* [Rows of spatial question data]:
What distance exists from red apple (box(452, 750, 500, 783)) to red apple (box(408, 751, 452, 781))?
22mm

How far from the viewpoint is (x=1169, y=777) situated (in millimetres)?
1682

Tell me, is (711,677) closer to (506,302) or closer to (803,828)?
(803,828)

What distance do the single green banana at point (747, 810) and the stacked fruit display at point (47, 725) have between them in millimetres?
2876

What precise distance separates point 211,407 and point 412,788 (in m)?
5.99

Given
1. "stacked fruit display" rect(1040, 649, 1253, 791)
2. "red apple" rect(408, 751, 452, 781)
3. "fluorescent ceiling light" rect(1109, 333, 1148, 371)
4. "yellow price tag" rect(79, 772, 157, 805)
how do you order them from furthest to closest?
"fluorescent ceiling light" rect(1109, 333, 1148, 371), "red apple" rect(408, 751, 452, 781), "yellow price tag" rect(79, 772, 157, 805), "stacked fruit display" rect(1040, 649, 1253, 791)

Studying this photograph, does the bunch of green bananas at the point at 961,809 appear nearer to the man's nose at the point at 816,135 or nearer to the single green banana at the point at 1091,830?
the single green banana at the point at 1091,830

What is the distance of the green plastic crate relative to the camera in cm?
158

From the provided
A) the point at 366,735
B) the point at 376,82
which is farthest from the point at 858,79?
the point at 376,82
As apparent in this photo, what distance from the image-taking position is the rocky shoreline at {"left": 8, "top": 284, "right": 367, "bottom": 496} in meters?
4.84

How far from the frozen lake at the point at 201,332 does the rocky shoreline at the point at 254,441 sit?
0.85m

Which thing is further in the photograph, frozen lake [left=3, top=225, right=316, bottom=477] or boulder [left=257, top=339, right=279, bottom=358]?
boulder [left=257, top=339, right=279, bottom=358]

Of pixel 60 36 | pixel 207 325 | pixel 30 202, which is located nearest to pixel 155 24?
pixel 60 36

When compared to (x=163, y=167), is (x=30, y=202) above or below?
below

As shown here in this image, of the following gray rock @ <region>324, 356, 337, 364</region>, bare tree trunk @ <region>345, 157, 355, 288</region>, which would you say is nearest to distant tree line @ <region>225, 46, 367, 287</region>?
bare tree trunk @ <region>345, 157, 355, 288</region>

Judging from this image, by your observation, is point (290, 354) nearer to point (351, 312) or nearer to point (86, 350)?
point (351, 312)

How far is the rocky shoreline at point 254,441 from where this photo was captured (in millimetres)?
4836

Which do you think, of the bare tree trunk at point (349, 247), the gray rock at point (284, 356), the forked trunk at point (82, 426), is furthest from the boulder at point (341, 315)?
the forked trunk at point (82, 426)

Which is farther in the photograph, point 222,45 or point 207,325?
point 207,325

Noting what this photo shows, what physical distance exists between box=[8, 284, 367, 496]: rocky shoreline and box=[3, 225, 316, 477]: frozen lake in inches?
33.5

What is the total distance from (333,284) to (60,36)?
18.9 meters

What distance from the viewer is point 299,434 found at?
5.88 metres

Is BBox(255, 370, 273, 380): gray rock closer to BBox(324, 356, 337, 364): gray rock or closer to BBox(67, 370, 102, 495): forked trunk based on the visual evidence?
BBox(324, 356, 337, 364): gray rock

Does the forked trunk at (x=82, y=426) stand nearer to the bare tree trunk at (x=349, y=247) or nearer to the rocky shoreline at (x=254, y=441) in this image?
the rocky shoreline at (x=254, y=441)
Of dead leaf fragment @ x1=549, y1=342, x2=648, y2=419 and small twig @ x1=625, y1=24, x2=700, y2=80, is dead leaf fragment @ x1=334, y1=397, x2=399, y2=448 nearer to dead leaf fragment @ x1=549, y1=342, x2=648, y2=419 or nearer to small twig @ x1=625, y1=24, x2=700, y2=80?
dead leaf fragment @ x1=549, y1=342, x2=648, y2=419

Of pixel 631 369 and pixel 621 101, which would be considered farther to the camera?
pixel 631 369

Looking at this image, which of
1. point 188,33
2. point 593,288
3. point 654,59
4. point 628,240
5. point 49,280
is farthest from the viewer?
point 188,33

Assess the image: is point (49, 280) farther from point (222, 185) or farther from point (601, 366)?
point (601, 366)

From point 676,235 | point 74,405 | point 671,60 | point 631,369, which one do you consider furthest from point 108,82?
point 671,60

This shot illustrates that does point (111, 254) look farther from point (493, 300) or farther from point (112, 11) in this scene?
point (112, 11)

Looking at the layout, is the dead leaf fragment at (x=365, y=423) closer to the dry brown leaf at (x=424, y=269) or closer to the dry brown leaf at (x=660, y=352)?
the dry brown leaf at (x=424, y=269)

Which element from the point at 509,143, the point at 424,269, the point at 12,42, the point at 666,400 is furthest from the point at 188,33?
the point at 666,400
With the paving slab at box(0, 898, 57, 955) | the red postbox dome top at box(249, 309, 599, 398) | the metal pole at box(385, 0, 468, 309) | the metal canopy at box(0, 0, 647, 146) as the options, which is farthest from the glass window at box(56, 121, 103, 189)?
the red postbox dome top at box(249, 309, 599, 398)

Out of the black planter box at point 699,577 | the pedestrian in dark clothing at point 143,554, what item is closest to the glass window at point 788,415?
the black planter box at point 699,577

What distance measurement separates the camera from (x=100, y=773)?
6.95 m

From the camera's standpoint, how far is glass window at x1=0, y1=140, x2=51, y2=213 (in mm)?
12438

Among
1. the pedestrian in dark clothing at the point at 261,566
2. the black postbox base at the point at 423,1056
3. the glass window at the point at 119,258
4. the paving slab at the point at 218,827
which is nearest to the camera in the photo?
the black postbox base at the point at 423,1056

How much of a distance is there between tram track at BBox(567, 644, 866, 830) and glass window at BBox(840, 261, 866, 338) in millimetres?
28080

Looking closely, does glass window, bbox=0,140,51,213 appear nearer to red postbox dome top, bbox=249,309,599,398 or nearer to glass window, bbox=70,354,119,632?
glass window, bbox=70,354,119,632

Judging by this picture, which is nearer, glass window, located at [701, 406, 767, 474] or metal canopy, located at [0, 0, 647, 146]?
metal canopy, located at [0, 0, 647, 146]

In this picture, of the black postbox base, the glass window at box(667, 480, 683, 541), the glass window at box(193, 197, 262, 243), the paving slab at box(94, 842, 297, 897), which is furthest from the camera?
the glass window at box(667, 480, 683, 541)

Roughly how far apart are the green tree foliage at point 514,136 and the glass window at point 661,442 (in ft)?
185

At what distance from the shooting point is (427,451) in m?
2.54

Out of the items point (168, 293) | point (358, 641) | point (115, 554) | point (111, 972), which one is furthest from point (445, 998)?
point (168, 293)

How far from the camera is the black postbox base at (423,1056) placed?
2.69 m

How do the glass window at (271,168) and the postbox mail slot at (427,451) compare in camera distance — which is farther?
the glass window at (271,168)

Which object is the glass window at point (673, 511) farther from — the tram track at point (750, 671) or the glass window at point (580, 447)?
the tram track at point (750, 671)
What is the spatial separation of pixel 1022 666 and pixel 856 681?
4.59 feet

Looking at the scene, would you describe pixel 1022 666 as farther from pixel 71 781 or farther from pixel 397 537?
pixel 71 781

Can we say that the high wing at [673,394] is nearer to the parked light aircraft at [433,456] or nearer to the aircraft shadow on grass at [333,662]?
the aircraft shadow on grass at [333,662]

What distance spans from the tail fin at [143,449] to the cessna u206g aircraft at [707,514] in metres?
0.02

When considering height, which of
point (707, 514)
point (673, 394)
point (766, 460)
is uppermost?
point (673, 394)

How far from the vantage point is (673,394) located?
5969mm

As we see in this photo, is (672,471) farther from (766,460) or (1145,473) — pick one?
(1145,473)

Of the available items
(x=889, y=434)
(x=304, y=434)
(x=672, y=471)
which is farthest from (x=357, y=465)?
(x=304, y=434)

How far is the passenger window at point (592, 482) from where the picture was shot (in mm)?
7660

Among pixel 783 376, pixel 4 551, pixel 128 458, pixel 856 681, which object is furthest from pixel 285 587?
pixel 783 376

* [Exercise instructions]: Through the last line of the entries above, beginning at the line containing "Can we say that", transcribe each line exactly, both ends included and nothing more.

* [Reply to the exercise]:
Can we say that the high wing at [673,394] is nearer to the parked light aircraft at [433,456] or nearer to the aircraft shadow on grass at [333,662]?
the aircraft shadow on grass at [333,662]

What distance spans from the tail fin at [143,449] to the cessna u206g aircraft at [707,514] in metres?
0.02

When considering height, which of
point (707, 514)
point (673, 394)
point (766, 460)
is uppermost?
point (673, 394)

How far from the vantage point is (673,394) located?
5969mm

As we see in this photo, is (672,471) farther from (766,460) or (1145,473) — pick one?
(1145,473)

Of the available items
(x=889, y=434)
(x=304, y=434)
(x=672, y=471)
which is farthest from (x=357, y=465)?
(x=304, y=434)

How far is the passenger window at point (592, 482) from where the picture was shot (in mm)?
7660

Among pixel 783 376, pixel 4 551, pixel 128 458, pixel 856 681, which object is furthest from pixel 285 587?
pixel 783 376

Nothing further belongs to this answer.